:: To-do list ::
[1] Please quote the Yeats preface excerpt from "Excerpt from Preface to The" up to and including "The Hour-Glass, 1915]).".
[2] Decide whether each statement agrees with the Yeats preface excerpt. Answer yes or no and quote the deciding words. (a) Yeats calls the 'Hour Glass' almost wholly his own. (b) 'Where there is Nothing' was a three-act play. (c) Lady Gregory signed 'The Unicorn from the Stars.'
[3] List every title that appears in single quotation marks in the Yeats preface excerpt.

━━ Excerpted passage

Excerpt from Preface to The Unicorn from the Stars and Other Plays by William B. Yeats and Lady Gregory (New York: Macmillan, 1908; rpt. as The Unicorn from the Stars, Cathleen ni Houlihan, The Hour-Glass, 1915]).

[In] Lady Gregory…I discovered…a greater knowledge of the country mind and country speech than anybody I had ever met with, and nothing but a burden of knowledge could keep ‘Cathleen ni Houlihan’ from the clouds. I needed less help for the ‘Hour Glass,’ for the speech there is far from reality, and so the Play is almost wholly mine. When, however, I brought to her the general scheme for the ‘Pot of Broth,’ a little farce which seems rather imitative to-day, though it plays well enough, and of the first version of ‘The Unicorn,’ ‘Where there is Nothing,’ a five-act Play written in a fortnight to save it from a plagiarist, and tried to dictate them, her share grew more and more considerable. She would not allow me to put her name to these Plays, though I have always tried to explain her share in them, but has signed ‘The Unicorn from the Stars,’ which but for a good deal of the general play and a single character and bits of another is wholly hers…

Excerpt from Preface to Plays for an Irish Theatre by W. B. Yeats, with Designs by Gordon Craig (London and Stratford-on-Avon: A. H. Bullen, 1911; rpt. 1913).

━━━━
━━ Stored rows

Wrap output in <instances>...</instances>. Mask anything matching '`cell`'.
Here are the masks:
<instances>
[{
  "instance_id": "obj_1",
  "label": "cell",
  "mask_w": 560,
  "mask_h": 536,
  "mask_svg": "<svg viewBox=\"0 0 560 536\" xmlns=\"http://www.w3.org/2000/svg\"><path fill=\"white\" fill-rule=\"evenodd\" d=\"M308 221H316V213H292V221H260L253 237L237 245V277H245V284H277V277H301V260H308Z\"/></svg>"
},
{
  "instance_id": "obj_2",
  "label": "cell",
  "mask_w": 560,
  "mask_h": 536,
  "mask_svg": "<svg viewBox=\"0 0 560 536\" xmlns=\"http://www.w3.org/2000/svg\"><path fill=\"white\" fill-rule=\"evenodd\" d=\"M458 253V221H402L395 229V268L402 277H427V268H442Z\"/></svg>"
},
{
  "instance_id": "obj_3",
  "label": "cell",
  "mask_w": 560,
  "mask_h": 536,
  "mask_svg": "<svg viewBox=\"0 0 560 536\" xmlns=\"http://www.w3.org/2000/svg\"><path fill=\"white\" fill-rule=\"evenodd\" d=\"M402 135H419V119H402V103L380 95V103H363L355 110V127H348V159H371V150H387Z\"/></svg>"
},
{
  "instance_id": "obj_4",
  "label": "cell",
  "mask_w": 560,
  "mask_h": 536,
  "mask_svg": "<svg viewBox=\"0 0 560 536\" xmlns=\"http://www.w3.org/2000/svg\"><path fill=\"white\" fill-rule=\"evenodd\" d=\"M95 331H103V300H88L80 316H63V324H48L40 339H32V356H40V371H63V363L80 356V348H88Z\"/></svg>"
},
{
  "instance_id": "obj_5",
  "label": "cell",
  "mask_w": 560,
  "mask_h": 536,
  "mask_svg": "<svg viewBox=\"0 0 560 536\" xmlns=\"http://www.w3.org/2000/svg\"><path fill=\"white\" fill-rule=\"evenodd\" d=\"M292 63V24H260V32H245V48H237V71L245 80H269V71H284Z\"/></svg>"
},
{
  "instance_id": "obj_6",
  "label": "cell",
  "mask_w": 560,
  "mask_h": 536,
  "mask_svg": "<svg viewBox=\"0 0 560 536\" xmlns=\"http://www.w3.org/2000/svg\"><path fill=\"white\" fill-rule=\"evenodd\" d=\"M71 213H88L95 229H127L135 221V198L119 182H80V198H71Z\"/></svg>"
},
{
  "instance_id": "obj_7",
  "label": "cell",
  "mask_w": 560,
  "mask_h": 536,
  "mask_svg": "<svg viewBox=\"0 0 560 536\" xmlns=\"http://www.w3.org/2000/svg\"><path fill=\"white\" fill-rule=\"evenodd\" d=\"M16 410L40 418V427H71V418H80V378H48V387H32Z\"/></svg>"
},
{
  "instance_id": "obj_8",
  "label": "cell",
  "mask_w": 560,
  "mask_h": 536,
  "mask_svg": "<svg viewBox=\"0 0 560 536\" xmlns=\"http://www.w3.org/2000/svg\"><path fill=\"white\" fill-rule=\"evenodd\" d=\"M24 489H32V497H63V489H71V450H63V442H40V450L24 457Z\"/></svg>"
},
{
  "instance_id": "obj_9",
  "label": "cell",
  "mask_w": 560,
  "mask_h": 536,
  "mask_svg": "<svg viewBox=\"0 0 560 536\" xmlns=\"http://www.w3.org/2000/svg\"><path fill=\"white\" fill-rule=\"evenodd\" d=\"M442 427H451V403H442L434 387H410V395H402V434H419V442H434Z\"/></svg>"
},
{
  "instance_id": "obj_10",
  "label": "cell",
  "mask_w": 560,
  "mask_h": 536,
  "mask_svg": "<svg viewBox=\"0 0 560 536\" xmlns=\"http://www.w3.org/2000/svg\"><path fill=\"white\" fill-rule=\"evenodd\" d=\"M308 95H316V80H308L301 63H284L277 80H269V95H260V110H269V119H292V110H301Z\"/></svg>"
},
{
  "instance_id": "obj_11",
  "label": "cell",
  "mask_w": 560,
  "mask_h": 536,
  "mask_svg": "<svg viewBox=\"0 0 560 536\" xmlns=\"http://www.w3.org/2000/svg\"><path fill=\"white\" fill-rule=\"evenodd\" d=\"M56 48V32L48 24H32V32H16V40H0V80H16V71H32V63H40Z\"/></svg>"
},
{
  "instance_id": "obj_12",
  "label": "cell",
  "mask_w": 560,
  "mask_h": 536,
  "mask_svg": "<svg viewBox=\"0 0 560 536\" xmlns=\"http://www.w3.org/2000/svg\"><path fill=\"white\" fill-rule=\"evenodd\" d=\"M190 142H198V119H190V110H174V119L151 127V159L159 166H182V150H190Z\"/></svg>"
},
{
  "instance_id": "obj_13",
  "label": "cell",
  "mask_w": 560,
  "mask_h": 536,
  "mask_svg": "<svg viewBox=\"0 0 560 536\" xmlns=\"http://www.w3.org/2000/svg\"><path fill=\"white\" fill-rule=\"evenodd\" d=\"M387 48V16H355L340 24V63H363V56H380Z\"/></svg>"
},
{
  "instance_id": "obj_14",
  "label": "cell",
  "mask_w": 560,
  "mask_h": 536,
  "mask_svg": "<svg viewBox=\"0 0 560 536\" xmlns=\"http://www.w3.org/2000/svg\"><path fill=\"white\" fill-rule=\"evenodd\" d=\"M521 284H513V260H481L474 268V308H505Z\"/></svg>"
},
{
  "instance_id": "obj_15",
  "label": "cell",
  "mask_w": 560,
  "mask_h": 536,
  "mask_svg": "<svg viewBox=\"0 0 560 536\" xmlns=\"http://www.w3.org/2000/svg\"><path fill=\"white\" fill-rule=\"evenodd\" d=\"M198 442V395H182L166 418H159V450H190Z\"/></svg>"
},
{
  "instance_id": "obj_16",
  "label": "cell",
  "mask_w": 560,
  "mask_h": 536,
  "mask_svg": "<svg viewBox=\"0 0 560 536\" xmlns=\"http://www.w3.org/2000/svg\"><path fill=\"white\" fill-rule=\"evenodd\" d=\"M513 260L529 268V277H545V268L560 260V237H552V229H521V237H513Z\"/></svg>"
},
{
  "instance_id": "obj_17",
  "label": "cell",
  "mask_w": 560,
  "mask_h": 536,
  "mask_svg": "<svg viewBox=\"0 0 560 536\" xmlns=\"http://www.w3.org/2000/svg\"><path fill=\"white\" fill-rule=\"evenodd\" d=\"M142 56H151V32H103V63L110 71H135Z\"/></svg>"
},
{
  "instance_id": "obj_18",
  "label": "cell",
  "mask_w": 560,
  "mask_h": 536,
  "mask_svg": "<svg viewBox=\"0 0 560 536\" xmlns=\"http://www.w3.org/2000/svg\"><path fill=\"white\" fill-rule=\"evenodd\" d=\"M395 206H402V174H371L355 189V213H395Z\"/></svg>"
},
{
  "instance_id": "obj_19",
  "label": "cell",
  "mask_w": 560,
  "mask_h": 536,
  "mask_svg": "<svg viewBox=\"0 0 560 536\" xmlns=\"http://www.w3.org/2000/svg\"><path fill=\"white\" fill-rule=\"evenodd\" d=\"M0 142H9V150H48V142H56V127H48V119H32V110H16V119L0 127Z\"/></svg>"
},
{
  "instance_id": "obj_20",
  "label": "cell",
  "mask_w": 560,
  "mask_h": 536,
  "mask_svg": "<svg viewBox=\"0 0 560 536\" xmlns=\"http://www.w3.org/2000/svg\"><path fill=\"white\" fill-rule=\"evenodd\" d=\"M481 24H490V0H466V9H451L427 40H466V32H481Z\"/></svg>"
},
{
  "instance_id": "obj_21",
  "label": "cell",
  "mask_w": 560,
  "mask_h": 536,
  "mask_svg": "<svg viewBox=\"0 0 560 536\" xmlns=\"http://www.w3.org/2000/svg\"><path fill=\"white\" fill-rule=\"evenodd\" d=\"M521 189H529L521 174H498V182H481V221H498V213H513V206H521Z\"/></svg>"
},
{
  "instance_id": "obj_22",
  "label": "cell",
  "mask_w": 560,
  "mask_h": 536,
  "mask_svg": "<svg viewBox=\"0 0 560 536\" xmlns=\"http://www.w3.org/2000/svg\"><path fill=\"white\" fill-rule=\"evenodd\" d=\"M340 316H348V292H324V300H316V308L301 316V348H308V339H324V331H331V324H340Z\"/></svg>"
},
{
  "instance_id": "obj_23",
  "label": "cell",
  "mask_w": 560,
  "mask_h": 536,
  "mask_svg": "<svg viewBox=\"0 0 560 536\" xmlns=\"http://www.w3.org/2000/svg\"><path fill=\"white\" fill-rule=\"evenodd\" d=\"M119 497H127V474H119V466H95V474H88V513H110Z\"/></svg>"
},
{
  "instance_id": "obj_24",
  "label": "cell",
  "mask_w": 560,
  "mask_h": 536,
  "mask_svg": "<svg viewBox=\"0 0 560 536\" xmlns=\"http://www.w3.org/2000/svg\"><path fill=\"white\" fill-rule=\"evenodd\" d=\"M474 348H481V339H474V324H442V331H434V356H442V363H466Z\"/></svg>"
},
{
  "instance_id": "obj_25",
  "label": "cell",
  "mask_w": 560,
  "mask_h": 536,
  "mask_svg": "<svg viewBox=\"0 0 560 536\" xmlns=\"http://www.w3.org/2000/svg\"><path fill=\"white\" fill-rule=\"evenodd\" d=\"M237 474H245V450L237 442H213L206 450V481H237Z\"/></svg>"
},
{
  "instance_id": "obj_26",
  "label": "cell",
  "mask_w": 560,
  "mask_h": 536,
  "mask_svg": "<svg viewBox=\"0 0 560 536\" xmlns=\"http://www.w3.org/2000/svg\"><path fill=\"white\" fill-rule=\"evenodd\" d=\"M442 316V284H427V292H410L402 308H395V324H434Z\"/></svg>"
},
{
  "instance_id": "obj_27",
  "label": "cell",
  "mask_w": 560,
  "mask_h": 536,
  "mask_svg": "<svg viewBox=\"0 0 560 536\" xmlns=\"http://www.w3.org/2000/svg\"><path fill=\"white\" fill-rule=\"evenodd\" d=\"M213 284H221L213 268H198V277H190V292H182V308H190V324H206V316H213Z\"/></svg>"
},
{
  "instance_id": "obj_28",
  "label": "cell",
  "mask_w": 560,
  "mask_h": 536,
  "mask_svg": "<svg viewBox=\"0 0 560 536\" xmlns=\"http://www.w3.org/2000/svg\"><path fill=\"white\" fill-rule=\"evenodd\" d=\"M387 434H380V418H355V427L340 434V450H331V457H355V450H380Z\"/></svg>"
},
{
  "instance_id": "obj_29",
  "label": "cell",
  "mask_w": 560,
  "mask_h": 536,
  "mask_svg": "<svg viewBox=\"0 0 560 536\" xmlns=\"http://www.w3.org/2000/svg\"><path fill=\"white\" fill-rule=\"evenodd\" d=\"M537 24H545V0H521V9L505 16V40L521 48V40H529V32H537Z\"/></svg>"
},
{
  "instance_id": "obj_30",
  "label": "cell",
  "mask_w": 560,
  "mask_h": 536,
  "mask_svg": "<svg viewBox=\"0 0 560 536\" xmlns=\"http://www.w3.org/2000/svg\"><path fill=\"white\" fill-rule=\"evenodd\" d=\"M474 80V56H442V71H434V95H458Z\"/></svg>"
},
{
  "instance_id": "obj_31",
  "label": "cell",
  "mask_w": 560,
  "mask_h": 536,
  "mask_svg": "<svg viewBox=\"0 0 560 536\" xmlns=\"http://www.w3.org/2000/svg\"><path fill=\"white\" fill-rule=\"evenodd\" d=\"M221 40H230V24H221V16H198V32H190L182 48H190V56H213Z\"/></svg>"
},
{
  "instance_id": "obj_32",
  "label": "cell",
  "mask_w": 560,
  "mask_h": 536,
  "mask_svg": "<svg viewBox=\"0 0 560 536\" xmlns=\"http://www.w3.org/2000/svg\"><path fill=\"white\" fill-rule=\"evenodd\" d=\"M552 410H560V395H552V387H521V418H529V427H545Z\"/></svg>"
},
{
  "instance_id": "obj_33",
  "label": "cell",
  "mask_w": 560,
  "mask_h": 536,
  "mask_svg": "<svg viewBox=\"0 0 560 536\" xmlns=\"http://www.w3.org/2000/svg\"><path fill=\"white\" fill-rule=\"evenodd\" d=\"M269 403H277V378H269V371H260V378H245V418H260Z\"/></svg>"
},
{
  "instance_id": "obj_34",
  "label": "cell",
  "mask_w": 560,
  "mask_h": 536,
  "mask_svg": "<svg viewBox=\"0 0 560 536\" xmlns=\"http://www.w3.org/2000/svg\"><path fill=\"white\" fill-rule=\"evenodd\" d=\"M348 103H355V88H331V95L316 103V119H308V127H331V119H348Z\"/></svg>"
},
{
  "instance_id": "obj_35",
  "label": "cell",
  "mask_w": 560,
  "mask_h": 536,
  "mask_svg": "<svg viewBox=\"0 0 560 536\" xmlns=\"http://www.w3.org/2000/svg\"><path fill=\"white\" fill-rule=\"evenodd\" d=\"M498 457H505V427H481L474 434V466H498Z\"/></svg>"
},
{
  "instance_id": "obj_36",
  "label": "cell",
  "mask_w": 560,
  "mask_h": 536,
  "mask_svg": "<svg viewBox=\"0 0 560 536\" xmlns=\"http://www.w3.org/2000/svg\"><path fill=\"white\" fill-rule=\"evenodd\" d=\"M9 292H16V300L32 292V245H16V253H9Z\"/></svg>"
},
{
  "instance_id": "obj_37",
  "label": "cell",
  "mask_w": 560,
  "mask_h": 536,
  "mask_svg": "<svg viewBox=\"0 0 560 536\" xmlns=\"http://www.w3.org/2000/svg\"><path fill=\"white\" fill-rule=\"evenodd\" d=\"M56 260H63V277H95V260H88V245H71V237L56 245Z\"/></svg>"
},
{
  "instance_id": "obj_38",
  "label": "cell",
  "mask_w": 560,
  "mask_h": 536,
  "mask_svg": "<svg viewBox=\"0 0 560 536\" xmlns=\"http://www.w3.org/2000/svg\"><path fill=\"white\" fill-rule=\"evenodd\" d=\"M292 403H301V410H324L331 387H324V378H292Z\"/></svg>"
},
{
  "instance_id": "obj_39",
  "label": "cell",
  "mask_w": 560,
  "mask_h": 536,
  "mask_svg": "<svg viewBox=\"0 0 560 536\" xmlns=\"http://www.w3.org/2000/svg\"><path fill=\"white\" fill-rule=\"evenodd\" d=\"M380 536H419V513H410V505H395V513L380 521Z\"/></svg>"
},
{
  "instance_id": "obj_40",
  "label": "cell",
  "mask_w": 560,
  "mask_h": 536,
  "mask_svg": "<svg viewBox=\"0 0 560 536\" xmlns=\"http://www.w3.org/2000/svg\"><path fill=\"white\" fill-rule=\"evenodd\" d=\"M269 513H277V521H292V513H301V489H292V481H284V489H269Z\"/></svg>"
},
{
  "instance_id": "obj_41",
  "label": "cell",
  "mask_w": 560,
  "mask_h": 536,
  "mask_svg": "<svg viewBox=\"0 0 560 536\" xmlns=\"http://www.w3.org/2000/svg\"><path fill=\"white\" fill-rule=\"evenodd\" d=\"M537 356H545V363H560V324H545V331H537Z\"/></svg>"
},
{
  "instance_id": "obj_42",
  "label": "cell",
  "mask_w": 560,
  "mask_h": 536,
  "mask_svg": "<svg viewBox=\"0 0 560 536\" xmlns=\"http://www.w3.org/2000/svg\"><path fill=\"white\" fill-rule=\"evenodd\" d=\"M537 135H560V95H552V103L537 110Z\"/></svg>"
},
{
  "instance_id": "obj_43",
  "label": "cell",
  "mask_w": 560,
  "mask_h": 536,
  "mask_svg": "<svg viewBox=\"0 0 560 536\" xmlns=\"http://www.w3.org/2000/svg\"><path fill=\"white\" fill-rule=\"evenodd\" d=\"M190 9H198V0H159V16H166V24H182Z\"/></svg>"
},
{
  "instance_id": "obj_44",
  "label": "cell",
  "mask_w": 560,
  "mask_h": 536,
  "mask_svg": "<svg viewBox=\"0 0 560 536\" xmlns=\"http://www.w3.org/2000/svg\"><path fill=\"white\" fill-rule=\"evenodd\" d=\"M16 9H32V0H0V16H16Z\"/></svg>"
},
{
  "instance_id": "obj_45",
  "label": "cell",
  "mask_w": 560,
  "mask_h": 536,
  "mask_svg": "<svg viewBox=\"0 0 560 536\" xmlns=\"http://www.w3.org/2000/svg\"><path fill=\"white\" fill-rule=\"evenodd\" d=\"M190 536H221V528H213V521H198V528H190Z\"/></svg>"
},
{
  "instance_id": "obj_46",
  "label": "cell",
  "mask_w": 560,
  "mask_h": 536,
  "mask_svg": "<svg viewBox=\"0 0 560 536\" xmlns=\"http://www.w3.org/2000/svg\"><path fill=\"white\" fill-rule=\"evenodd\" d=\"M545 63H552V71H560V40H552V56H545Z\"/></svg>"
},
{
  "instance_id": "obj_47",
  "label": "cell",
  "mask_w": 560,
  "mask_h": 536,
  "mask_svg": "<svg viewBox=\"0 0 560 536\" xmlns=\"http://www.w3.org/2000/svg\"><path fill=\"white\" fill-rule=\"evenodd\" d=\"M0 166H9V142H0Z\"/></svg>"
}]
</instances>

━━━━

:: Responses in order ::
[1]
Excerpt from Preface to The Unicorn from the Stars and Other Plays by William B. Yeats and Lady Gregory (New York: Macmillan, 1908; rpt. as The Unicorn from the Stars, Cathleen ni Houlihan, The Hour-Glass, 1915]).

[2]
(a) Yes: "the Play is almost wholly mine"
(b) No: "a five-act Play written in a fortnight"
(c) Yes: "but has signed ‘The Unicorn from the Stars,’"

[3]
- Cathleen ni Houlihan
- Hour Glass
- Pot of Broth
- The Unicorn
- Where there is Nothing
- The Unicorn from the Stars